Denied Again! Bronx Civil Court Rejects Request of Out-of-State Providers to Re-Litigate Denied Medical Billing
One of the most basic and well-settled tenets of New York law is that the Workers’ Compensation Board maintains exclusive subject matter jurisdiction over all work-related claims and collection disputes. However, in 2015, a small law firm based out of Westbury, New York sought to disrupt the system by commencing several hundred lawsuits in Civil Court, Bronx County on behalf of out-of-state pharmaceutical and durable medical equipment providers arising out of payment disputes involving numerous insurance carriers.
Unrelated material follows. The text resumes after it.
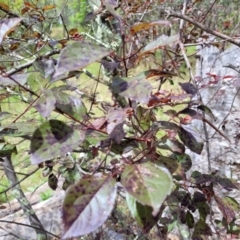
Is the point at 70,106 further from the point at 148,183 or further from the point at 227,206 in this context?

The firm touted its effort on its website as “pioneering a radical and explosive collections strategy to ensure your bills are adequately represented throughout the Worker’s Compensation process.” The crux of the plaintiffs’ arguments was as follows:
- Prosecuting these actions in New York City Civil Court promoted the express legislative goals of the Workers’ Compensation laws by lessening the likelihood such providers would pursue collection actions against the injured workers for payment;
- The injured worker would not have to make upfront payments for such items and would not have to petition the Workers’ Compensation Board to resolve such a claim; and
- Most significantly, the Workers’ Compensation laws provided no process to settle these disputes before the Workers’ Compensation Board or any other court.
All defendant insurance companies filed pre-answer motions to dismiss (and in many cases, motions for sanctions against the plaintiffs’ counsel). In an interesting procedural development, Justice Laura Douglas ordered each insurance company to submit one motion on behalf of all lawsuits which it was named in, presumably to reduce the sheer number of motions filed with the court. However, she did order all defendants to refrain from filing sanctions motions.
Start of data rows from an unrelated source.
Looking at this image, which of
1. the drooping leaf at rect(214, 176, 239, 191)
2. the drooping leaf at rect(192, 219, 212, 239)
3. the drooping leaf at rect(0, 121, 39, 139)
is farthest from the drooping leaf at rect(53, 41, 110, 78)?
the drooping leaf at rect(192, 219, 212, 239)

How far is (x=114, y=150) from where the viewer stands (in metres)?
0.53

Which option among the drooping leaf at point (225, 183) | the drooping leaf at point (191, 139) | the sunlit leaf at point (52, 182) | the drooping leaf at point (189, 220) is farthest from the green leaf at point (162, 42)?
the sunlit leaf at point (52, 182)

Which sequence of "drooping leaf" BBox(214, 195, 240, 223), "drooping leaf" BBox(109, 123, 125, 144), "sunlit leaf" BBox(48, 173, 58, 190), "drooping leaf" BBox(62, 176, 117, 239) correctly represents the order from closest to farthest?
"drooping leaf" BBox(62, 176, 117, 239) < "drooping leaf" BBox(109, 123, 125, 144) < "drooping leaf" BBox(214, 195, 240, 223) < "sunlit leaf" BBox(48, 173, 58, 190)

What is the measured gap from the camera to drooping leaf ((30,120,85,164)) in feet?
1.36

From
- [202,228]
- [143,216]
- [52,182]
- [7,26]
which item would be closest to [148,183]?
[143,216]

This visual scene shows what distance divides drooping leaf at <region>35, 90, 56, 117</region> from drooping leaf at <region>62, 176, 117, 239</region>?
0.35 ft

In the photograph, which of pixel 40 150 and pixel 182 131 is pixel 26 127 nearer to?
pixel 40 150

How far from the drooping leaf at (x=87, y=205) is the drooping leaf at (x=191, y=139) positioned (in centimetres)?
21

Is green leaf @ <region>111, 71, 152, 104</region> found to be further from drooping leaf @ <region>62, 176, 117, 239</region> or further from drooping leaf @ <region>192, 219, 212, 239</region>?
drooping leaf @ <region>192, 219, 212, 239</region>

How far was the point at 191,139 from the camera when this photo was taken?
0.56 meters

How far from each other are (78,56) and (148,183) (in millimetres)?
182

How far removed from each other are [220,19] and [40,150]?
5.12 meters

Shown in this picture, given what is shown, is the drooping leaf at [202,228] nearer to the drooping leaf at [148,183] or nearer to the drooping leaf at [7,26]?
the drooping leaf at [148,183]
The defendants’ motions were largely similar and straightforward, all setting forth the general principle that contentions of late payments and denial of approvals for medical treatment are clearly subject to the method of redress set forth in the Workers’ Compensation Law. Kirkup v. American Int’l Adj. Co., Inc., 160 A.D.2d 676, 553 N.Y.S.2d 454 (2d Dep’t 1990). Simply, the plaintiffs’ sole remedy would have been to seek administrative action by the Workers’ Compensation Board.
All pre-answer motions to dismiss were fully-submitted as of January 2016. Following the submissions, the plaintiffs’ counsel requested oral argument on all motions, which was denied over Goldberg Segalla’s objection. Further, after submissions, both the Workers’ Compensation Board and the American Insurance Association submitted their own Affidavits and amicus curiae briefs in further support of the defendants’ positions.
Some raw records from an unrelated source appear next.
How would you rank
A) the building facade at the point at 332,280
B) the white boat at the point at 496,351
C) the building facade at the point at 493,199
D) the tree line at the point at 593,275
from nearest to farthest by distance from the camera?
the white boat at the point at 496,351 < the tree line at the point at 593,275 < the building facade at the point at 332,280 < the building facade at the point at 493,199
Eighteen months later, Justice Douglas issued her order granting all defendants’ motions and dismissing all plaintiffs’ complaints. Justice Douglas initially noted jurisdiction over Workers’ Compensation claims lies exclusively with the Workers’ Compensation Board pursuant to Workers’ Compensation Laws §11 and §23. She then addressed several instances in which similar attempts to circumvent the Workers’ Compensation Board have been rebuffed by civil courts for nearly-identical reasons. Finally, Justice Douglas held the plaintiffs’ arguments they had no mechanism to challenge their denials unavailing as they are able to pursue collection efforts by way of the remedies set forth in 12 NYCRR 440.3(d).
With her decision, Justice Douglas reaffirmed the Workers’ Compensation Board’s exclusive subject matter jurisdiction over work-related claims and adopted Goldberg Segalla’s argument: “To the extent that the plaintiffs content that the current scheme is inefficient, those challenges should be addressed to the Legislature and/or WCB.”
We anticipate the Appellate Division, First Department will soon be chiming in on this “radical and explosive collections strategy.”